In the dream I was clearly too old to be climbing a tree, especially without clothes on. It appears that I was running from something, some person or force, perhaps a charging St. Bernard or a natural disaster. I sat in the crotch of two branches trying to figure out who or what was chasing me but, first, I needed to determine who I was, if not myself. I found it to be a tricky question. There was nobody to consult. I feared that I could be anybody, maybe even an historic figure, perhaps a mythological character, frozen in time. I pronounced the term womanchild aloud, and then said, womanchild naked up a tree. My voice sounded sprightly and rigid at once, like a song played on school bells of varying pitches.

It seemed odd that a naked middle-aged girl, who’d climbed a tree because something was chasing her, would be more in her head than in her body, but that seemed to be the case.
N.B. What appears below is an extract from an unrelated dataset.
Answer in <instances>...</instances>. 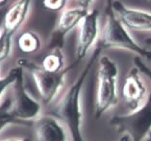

The body was made of sticks and stones, while the mind comprised a supple amalgam of fluid and glands. Although this womanchild didn’t feel fevered, she had a thermometer in her mouth. At first it tasted of glass, if glass has a taste, but then the tongue, long and swollen, picked up a tinge of berry.

What we see affects how we taste. A couple of branches away a cedar waxwing nibbled on berries. If the bird saw me, or this persona, he didn’t care. The womanchild in the tree was glad to be invisible, but then she thought: maybe I’m not here at all. Not only did the bird eat berries, he shat them, dropping little purple bombs. I, if it was truly I, decided it be great to trade places with him. Do nothing but eat berries, shit purple grenades, sing songs more tuneful than school bells, and fly off whenever the spirit moved me. A phone on another branch rang. Somebody must have seen a womanchild, scamper naked up a tree, and reported it to the police.

It’s Charlie on the other branch. “Can you come down to Barking Dog in Boyes Hot Springs?” he says.

I want to tell him about being up a tree, but think better of it. “The Barking Dog?” I ask.

“Yes, the coffee shop. Right now. There’s been a break in the case.”

I put on my shoes and, while I pee, take my temperature. Normal, I say, in a voice no longer made of school bells, although I feel anything but normal.